Task details: Can you convert every line of the data below into a JSON list of strings, with one string per line and blank lines omitted?

(Spatial question data)

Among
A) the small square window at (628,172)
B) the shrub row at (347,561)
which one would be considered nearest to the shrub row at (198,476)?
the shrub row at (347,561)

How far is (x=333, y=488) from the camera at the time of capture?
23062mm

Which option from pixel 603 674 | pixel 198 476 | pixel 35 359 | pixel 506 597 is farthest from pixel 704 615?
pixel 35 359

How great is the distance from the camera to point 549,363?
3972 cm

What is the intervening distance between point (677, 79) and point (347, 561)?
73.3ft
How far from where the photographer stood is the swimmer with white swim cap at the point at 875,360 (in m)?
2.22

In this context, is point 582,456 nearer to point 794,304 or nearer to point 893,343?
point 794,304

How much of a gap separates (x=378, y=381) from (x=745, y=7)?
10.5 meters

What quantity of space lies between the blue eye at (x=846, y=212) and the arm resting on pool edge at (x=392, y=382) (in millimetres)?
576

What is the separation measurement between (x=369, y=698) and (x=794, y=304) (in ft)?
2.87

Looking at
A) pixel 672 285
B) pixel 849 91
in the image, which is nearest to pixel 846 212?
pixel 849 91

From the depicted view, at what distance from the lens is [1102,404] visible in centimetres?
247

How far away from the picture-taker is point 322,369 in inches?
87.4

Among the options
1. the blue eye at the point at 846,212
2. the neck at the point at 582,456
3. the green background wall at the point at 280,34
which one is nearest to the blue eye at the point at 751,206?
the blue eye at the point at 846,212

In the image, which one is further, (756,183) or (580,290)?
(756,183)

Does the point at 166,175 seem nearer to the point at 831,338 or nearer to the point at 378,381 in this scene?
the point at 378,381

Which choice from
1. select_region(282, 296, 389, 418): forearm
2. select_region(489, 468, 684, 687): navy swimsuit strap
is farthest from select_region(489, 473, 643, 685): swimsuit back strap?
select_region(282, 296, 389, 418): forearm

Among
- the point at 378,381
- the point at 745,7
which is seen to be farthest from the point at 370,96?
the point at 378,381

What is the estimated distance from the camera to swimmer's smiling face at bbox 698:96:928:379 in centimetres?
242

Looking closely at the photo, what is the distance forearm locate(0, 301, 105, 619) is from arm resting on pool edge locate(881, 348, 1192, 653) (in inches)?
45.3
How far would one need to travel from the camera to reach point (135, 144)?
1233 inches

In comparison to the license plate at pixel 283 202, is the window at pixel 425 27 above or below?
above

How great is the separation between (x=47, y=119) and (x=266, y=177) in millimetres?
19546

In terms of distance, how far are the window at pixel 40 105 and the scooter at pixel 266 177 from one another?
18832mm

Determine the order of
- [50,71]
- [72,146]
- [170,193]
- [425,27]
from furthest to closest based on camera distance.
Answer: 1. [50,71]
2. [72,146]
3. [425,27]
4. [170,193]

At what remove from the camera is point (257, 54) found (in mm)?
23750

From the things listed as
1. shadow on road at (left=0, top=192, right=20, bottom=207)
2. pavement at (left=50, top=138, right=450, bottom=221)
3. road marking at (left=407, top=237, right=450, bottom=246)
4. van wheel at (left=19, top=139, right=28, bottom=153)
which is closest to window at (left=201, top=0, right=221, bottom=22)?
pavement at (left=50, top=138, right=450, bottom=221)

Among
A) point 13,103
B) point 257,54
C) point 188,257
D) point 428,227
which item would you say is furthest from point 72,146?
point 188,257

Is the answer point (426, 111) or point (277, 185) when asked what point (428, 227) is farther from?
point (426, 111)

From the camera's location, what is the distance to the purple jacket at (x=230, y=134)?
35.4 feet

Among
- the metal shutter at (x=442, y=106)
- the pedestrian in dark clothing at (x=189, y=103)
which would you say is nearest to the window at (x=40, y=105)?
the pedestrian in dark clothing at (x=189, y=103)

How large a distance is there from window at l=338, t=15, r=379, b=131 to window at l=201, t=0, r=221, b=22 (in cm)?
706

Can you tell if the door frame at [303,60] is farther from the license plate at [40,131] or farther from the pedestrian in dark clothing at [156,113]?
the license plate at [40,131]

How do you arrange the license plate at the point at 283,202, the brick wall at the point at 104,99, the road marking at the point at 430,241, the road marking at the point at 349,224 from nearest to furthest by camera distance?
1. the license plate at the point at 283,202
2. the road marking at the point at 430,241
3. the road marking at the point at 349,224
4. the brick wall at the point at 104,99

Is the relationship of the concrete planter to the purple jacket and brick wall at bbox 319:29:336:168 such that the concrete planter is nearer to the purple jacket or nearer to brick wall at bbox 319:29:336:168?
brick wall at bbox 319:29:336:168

Output of the task:
[
  "Among",
  "A) the small square window at (628,172)",
  "B) the shrub row at (347,561)",
  "which one would be considered nearest to the shrub row at (198,476)?",
  "the shrub row at (347,561)",
  "How far is (x=333, y=488) from the camera at the time of capture?",
  "23062mm",
  "Which option from pixel 603 674 | pixel 198 476 | pixel 35 359 | pixel 506 597 is farthest from pixel 704 615?",
  "pixel 35 359",
  "How great is the distance from the camera to point 549,363?",
  "3972 cm",
  "What is the intervening distance between point (677, 79) and point (347, 561)?",
  "73.3ft",
  "How far from where the photographer stood is the swimmer with white swim cap at the point at 875,360 (in m)?",
  "2.22",
  "In this context, is point 582,456 nearer to point 794,304 or nearer to point 893,343?",
  "point 794,304",
  "How much of a gap separates (x=378, y=381) from (x=745, y=7)?",
  "10.5 meters",
  "What quantity of space lies between the blue eye at (x=846, y=212) and the arm resting on pool edge at (x=392, y=382) (in millimetres)?",
  "576",
  "What is the separation measurement between (x=369, y=698) and (x=794, y=304) (in ft)?",
  "2.87",
  "Looking at",
  "A) pixel 672 285",
  "B) pixel 849 91",
  "in the image, which is nearest to pixel 846 212?",
  "pixel 849 91",
  "From the depicted view, at what distance from the lens is [1102,404] visible in centimetres?",
  "247",
  "How far away from the picture-taker is point 322,369 in inches?",
  "87.4",
  "Among the options",
  "1. the blue eye at the point at 846,212",
  "2. the neck at the point at 582,456",
  "3. the green background wall at the point at 280,34",
  "which one is nearest to the blue eye at the point at 751,206?",
  "the blue eye at the point at 846,212",
  "In the image, which one is further, (756,183) or (580,290)?",
  "(756,183)",
  "Does the point at 166,175 seem nearer to the point at 831,338 or nearer to the point at 378,381 in this scene?",
  "the point at 378,381",
  "Which choice from",
  "1. select_region(282, 296, 389, 418): forearm",
  "2. select_region(489, 468, 684, 687): navy swimsuit strap",
  "is farthest from select_region(489, 473, 643, 685): swimsuit back strap?",
  "select_region(282, 296, 389, 418): forearm",
  "Among",
  "- the point at 378,381",
  "- the point at 745,7",
  "which is seen to be farthest from the point at 370,96?",
  "the point at 378,381",
  "What is the estimated distance from the camera to swimmer's smiling face at bbox 698:96:928:379 in centimetres?",
  "242",
  "Looking closely at the photo, what is the distance forearm locate(0, 301, 105, 619) is from arm resting on pool edge locate(881, 348, 1192, 653) (in inches)?",
  "45.3",
  "How far would one need to travel from the camera to reach point (135, 144)?",
  "1233 inches",
  "In comparison to the license plate at pixel 283 202, is the window at pixel 425 27 above or below?",
  "above",
  "How great is the separation between (x=47, y=119) and (x=266, y=177) in millimetres?",
  "19546",
  "In terms of distance, how far are the window at pixel 40 105 and the scooter at pixel 266 177 from one another?",
  "18832mm",
  "Determine the order of",
  "- [50,71]",
  "- [72,146]",
  "- [170,193]",
  "- [425,27]",
  "from furthest to closest based on camera distance.",
  "Answer: 1. [50,71]",
  "2. [72,146]",
  "3. [425,27]",
  "4. [170,193]",
  "At what remove from the camera is point (257, 54) found (in mm)?",
  "23750",
  "From the things listed as",
  "1. shadow on road at (left=0, top=192, right=20, bottom=207)",
  "2. pavement at (left=50, top=138, right=450, bottom=221)",
  "3. road marking at (left=407, top=237, right=450, bottom=246)",
  "4. van wheel at (left=19, top=139, right=28, bottom=153)",
  "which is closest to window at (left=201, top=0, right=221, bottom=22)?",
  "pavement at (left=50, top=138, right=450, bottom=221)",
  "Among",
  "A) point 13,103",
  "B) point 257,54",
  "C) point 188,257",
  "D) point 428,227",
  "which item would you say is furthest from point 72,146?",
  "point 188,257",
  "Is the answer point (426, 111) or point (277, 185) when asked what point (428, 227) is farther from?",
  "point (426, 111)",
  "From the camera's location, what is the distance to the purple jacket at (x=230, y=134)?",
  "35.4 feet",
  "Among",
  "- the metal shutter at (x=442, y=106)",
  "- the pedestrian in dark clothing at (x=189, y=103)",
  "which would you say is nearest to the window at (x=40, y=105)?",
  "the pedestrian in dark clothing at (x=189, y=103)",
  "How large a distance is there from window at l=338, t=15, r=379, b=131 to window at l=201, t=0, r=221, b=22 (in cm)?",
  "706",
  "Can you tell if the door frame at [303,60] is farther from the license plate at [40,131] or farther from the pedestrian in dark clothing at [156,113]?",
  "the license plate at [40,131]",
  "How do you arrange the license plate at the point at 283,202, the brick wall at the point at 104,99, the road marking at the point at 430,241, the road marking at the point at 349,224 from nearest to furthest by camera distance?",
  "1. the license plate at the point at 283,202",
  "2. the road marking at the point at 430,241",
  "3. the road marking at the point at 349,224",
  "4. the brick wall at the point at 104,99",
  "Is the relationship of the concrete planter to the purple jacket and brick wall at bbox 319:29:336:168 such that the concrete planter is nearer to the purple jacket or nearer to brick wall at bbox 319:29:336:168?",
  "brick wall at bbox 319:29:336:168"
]